Estratto del documento —
=-=-=

La situazione in Libano è drammatica. Il Paese dei cedri è colpito da una crisi economica gravissima e sta vivendo un pericoloso stallo politico. «La rinuncia del premier designato Saad Hariri a formare un governo ha gettato la nazione nello sconforto – spiegano i volontari di CELIM in Libano -. Le gente non vede una via di uscita a questa situazione che ormai dura da anni».
I problemi sono iniziati nel 2019 con le prime manifestazioni di scontento che hanno portato alle dimissioni del premier Saad Hariri. Lentamente la situazione è peggiorata acuita anche dalla pandemia di covid-19. Ma è deflagrata quando Beirut, la capitale, è stata investita da una forte esplosione che, partita dal porto, ha investito gran parte della città uccidendo più di 200 persone e facendo numerosi feriti. Dopo le dimissioni del nuovo premier Hassan Diab, si è aperta una stagione di stallo politico che dura ormai da nove mesi e che è culminata con la rinuncia di Hariri a creare il nuovo esecutivo.
La vita politica è paralizzata e l’economia è in profonda crisi. Secondo la Banca mondiale la più grave crisi da 150 anni a questa parte. «Da un mese e mezzo – continuano i volontari di CELIM – manca il carburante. Ai distributori ci sono file chilometriche. L’esasperazione è tale che nei giorni scorsi in alcune stazioni di servizio la gente si è sparata per avere un po’ di benzina».

=-=-=

Dati disponibili —
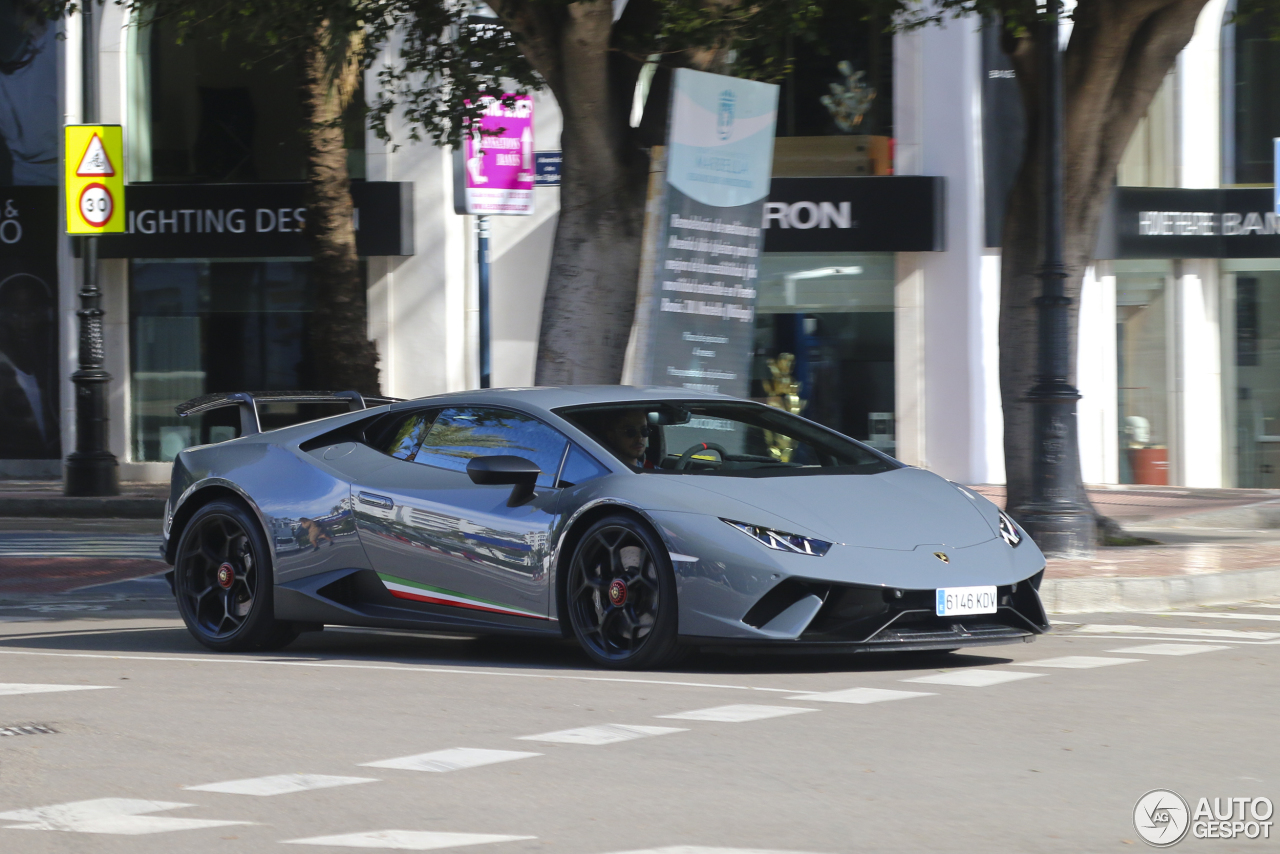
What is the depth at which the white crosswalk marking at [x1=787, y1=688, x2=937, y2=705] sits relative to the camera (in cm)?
699

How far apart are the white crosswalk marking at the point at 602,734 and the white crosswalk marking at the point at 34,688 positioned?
2.37m

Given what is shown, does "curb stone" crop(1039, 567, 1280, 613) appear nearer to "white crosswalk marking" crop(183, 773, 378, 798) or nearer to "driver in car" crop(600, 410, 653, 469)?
"driver in car" crop(600, 410, 653, 469)

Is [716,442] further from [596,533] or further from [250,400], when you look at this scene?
[250,400]

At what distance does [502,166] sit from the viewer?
663 inches

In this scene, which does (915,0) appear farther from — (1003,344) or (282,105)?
→ (282,105)

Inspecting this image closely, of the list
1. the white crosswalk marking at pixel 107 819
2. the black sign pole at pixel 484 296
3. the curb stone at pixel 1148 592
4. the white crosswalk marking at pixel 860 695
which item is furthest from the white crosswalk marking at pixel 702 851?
the black sign pole at pixel 484 296

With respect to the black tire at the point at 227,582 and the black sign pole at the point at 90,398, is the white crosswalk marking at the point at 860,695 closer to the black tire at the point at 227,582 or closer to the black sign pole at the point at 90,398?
the black tire at the point at 227,582

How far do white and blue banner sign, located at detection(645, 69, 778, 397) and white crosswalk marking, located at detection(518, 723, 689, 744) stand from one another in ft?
19.1

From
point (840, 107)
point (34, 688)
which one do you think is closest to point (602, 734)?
point (34, 688)

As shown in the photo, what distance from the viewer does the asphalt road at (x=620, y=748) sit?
4.87 metres

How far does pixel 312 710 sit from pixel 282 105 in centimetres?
1794

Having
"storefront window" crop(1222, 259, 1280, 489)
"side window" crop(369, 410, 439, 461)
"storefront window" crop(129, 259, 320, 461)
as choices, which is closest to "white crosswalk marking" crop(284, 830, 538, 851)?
"side window" crop(369, 410, 439, 461)

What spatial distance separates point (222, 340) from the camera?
2403cm

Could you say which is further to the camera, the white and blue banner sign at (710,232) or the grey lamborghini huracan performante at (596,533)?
the white and blue banner sign at (710,232)
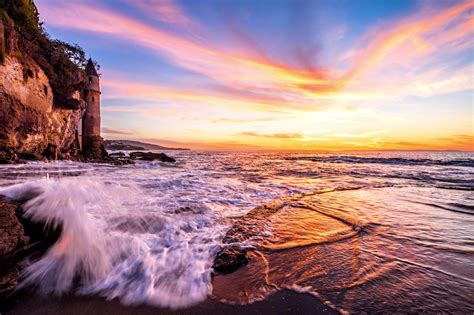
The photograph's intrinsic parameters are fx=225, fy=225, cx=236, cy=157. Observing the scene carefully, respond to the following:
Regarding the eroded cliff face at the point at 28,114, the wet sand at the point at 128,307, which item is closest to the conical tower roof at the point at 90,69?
the eroded cliff face at the point at 28,114

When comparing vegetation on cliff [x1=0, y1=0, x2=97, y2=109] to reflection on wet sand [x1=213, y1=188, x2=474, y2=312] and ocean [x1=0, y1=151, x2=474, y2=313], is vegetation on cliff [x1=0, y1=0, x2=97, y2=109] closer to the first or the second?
ocean [x1=0, y1=151, x2=474, y2=313]

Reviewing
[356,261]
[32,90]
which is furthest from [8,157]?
[356,261]

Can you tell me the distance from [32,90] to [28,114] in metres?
1.84

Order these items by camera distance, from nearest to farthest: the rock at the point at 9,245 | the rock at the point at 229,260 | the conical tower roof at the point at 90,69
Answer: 1. the rock at the point at 9,245
2. the rock at the point at 229,260
3. the conical tower roof at the point at 90,69

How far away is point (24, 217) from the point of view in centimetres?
355

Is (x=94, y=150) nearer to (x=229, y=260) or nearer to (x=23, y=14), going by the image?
(x=23, y=14)

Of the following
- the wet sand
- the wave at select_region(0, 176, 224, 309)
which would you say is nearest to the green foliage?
the wave at select_region(0, 176, 224, 309)

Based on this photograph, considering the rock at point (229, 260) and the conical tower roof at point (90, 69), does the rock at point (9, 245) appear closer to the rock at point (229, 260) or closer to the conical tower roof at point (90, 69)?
the rock at point (229, 260)

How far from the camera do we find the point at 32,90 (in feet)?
51.3

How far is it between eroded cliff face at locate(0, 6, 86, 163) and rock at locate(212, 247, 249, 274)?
16.8 meters

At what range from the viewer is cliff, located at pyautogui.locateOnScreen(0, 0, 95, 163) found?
1352cm

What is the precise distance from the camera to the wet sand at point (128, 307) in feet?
7.57

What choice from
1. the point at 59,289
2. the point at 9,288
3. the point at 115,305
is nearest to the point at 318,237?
the point at 115,305

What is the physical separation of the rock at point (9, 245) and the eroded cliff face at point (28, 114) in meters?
14.6
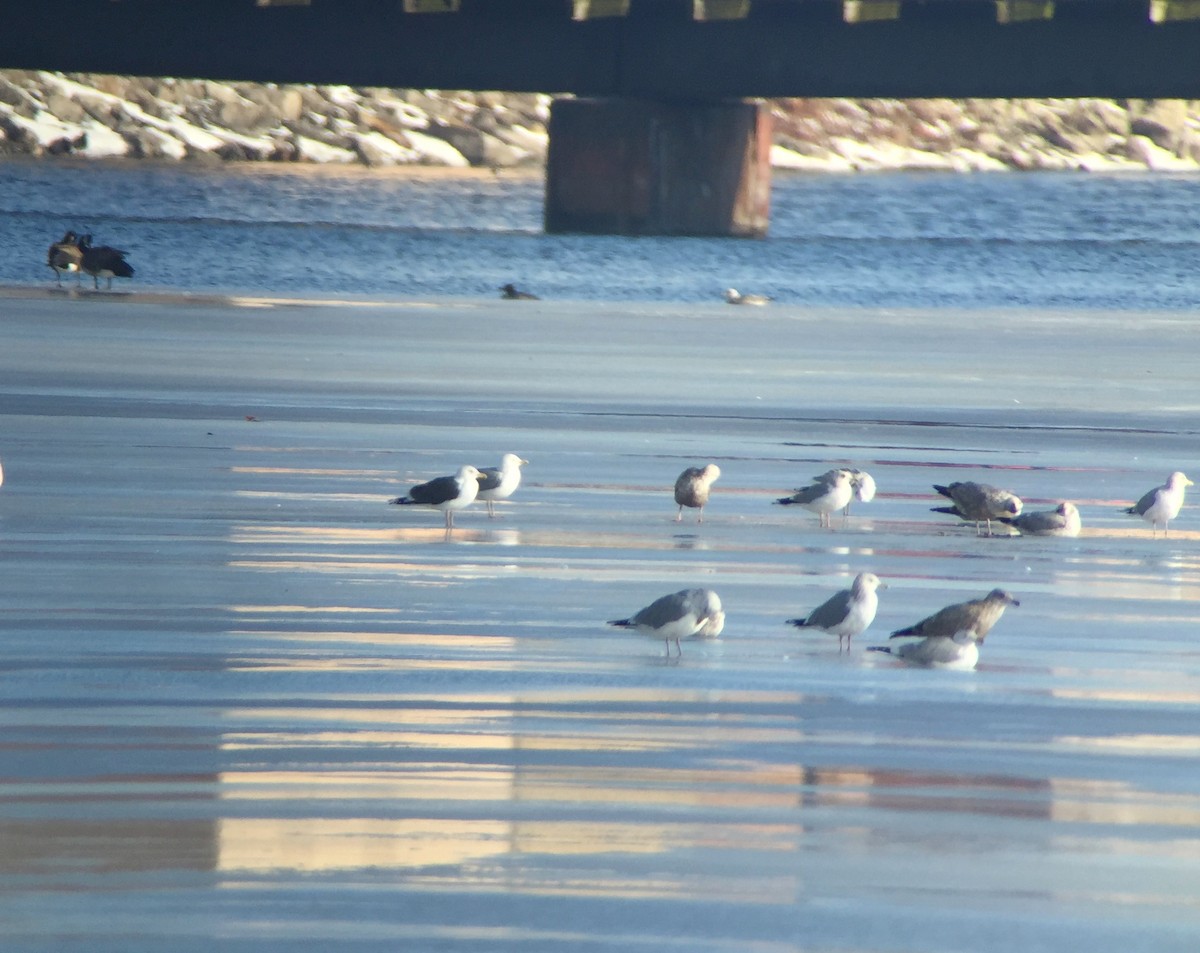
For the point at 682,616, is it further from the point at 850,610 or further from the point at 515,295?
the point at 515,295

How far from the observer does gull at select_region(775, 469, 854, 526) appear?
1302cm

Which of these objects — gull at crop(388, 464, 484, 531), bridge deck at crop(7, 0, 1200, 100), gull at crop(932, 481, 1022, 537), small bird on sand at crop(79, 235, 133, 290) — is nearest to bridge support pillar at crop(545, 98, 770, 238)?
bridge deck at crop(7, 0, 1200, 100)

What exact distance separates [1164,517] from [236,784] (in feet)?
24.4

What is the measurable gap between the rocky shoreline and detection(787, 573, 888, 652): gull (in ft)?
398

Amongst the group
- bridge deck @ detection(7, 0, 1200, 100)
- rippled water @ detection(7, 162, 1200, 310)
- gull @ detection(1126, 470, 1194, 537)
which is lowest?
rippled water @ detection(7, 162, 1200, 310)

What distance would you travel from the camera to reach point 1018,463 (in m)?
17.1

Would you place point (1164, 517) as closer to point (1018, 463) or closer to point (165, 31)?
point (1018, 463)

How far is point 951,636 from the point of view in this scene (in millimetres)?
9406

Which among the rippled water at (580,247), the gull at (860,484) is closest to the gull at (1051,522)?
the gull at (860,484)

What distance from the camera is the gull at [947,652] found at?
30.8 ft

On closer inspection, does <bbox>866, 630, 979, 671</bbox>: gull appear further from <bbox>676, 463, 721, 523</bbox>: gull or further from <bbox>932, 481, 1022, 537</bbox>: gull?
<bbox>676, 463, 721, 523</bbox>: gull

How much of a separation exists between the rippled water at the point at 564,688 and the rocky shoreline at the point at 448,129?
373ft

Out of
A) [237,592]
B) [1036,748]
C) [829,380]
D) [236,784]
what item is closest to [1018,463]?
[829,380]

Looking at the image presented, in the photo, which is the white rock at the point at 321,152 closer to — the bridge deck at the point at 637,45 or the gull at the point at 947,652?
the bridge deck at the point at 637,45
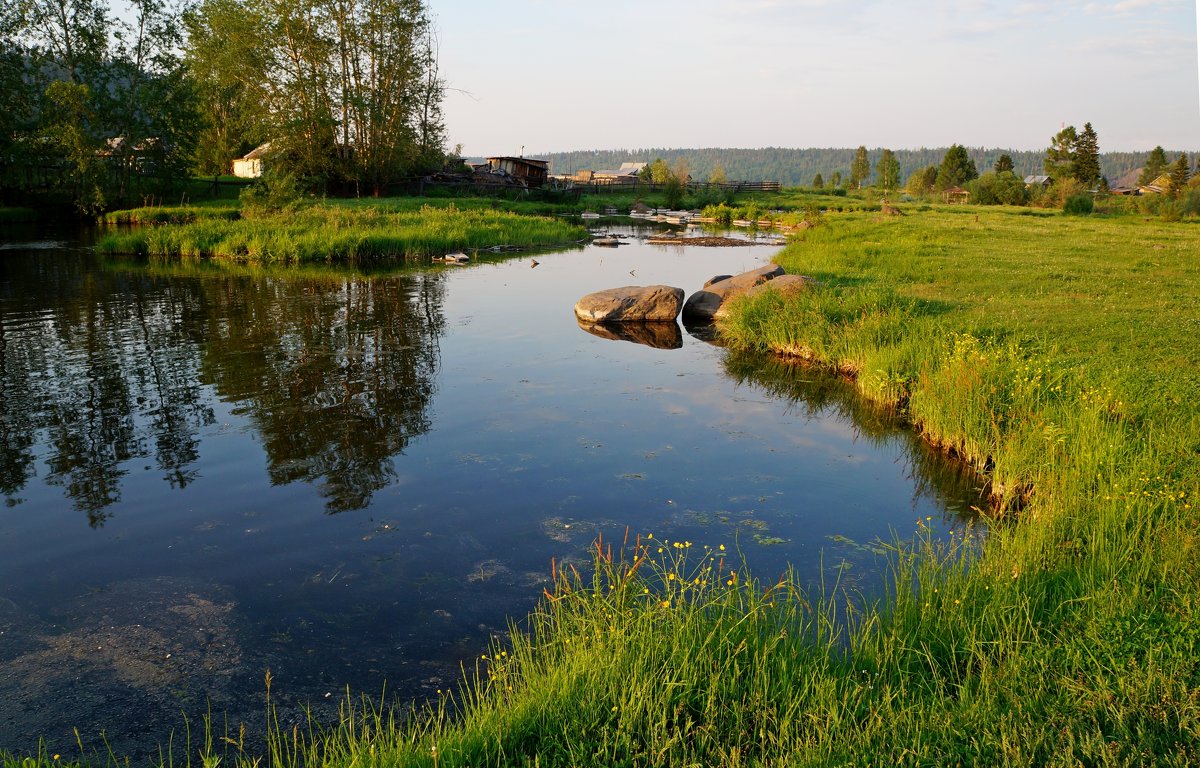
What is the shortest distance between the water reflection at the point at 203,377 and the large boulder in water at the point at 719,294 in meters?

=-=-=

Esercizi —
1. Traduci in inglese questa frase del testo sulla crisi in Libano: «La vita politica è paralizzata e l’economia è in profonda crisi.»
2. Elenca tutte le persone e le organizzazioni nominate nel testo sulla crisi in Libano.
3. Riprendi il testo sulla crisi in Libano dopo l’ultima frase e proseguilo.

Soluzioni per esercizio —
1. Political life is paralyzed and the economy is in deep crisis.

2. Saad Hariri, CELIM, Hassan Diab, Banca mondiale

3.
Le farmacie sono chiuse ed è difficilissimo trovare medicine. Il prezzo del pane è lievitato. Anche la corrente elettrica è fornita a singhiozzo. Un dollaro è scambiato, al mercato nero, per 25.000 lire libanesi (ma il cambio ufficiale è 1.500 lire per dollaro). «Ogni giorno ci chiediamo come faccia la gente a tirare avanti – continuano -. Manca tutto l’essenziale. Le famiglie si arrabattano per trovare il minimo per sopravvivere. La svalutazione sta erodendo i salari. In alcuni quartieri sono scoppiate rivolte con blocchi della circolazione».
Nell’abbandonare il proprio incarico, Saad Hariri ha detto: «Dio salvi il Libano». «Questo la dice lunga sulla complessità della situazione – concludono i volontari -. Non sappiamo quale direzione potrà prendere il Paese. Tutte le attività sono rallentate. Anche il nostro progetto con gli olivicoltori del Sud risente di questa situazione. La nostra speranza è che nei prossimi mesi si assista a una stabilizzazione e a una ripresa che ci permettano di continuare le nostre attività in serenità».